**Instructions to follow**: Report every line below that contains the string "wooden", copying each one in full.

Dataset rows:
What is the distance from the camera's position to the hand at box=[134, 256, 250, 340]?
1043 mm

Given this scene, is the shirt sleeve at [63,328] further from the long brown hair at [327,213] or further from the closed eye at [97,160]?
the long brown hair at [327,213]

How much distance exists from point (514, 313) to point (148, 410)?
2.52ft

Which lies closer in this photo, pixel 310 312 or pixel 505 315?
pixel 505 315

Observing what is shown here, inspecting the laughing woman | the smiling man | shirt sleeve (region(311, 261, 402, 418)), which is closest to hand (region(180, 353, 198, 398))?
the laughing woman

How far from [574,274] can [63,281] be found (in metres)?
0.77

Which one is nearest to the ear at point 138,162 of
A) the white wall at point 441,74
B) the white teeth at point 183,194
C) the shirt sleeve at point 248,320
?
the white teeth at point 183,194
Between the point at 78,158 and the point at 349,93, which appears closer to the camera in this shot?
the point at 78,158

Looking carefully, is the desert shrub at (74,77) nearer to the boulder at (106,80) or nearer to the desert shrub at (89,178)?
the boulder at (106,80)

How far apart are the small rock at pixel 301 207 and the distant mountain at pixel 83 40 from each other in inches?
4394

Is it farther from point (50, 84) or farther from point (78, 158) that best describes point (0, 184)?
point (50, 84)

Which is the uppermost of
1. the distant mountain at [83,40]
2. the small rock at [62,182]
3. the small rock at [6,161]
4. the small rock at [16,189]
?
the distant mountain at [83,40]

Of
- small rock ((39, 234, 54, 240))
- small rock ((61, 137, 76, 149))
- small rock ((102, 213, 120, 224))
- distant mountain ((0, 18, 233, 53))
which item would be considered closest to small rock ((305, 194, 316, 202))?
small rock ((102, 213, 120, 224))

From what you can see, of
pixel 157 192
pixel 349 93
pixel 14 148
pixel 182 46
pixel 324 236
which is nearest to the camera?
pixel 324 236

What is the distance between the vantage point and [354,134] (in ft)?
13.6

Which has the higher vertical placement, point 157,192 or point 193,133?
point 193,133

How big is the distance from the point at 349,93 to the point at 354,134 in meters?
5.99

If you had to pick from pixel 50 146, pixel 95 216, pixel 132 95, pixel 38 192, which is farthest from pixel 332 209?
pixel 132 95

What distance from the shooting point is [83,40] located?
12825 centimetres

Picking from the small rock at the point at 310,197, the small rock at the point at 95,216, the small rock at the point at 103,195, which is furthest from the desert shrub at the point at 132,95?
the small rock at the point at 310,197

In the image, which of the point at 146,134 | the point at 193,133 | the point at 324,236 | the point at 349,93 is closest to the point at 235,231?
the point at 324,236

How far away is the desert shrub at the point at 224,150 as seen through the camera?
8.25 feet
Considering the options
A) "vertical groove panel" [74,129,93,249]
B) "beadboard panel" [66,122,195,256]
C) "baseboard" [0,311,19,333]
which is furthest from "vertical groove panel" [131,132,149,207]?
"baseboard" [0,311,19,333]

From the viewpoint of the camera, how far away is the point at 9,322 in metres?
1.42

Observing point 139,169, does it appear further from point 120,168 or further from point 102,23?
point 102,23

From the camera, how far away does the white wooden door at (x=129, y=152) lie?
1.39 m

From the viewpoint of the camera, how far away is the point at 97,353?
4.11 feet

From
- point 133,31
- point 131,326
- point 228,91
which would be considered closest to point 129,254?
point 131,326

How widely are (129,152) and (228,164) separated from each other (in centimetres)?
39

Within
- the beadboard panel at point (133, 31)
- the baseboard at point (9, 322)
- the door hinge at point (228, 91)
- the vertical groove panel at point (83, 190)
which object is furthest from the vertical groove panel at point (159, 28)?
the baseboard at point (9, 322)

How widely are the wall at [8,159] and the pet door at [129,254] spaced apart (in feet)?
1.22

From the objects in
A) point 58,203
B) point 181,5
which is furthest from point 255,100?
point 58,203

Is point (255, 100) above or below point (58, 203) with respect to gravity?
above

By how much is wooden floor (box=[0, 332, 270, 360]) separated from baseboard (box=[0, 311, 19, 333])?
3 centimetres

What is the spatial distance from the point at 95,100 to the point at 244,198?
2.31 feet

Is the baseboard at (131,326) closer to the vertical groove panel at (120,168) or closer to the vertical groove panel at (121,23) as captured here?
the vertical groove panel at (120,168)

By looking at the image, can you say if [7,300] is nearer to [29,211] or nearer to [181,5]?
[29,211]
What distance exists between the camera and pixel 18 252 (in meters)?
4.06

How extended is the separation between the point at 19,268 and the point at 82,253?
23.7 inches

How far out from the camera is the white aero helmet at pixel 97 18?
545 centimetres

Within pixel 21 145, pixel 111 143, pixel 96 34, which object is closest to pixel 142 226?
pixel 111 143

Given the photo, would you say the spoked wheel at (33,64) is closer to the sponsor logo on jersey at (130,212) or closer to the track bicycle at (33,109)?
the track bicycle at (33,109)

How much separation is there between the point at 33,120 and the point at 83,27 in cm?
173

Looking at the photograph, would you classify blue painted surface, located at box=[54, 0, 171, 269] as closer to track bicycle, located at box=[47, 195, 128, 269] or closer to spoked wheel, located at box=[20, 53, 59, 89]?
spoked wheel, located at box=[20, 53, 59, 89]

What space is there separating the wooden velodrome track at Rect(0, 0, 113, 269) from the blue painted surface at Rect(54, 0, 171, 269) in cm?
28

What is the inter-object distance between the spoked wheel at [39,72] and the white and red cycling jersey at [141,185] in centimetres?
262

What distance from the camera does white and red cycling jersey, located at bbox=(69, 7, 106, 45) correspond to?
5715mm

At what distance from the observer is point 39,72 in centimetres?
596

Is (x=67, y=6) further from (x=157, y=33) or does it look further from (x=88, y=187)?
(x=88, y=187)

**Written response**:
From the camera, how far away does the white wooden door at (x=129, y=152) lie?
By how much is wooden floor (box=[0, 332, 270, 360]) separated from baseboard (box=[0, 311, 19, 333])?
What space is there separating the wooden velodrome track at Rect(0, 0, 113, 269) from the blue painted surface at Rect(54, 0, 171, 269) in cm?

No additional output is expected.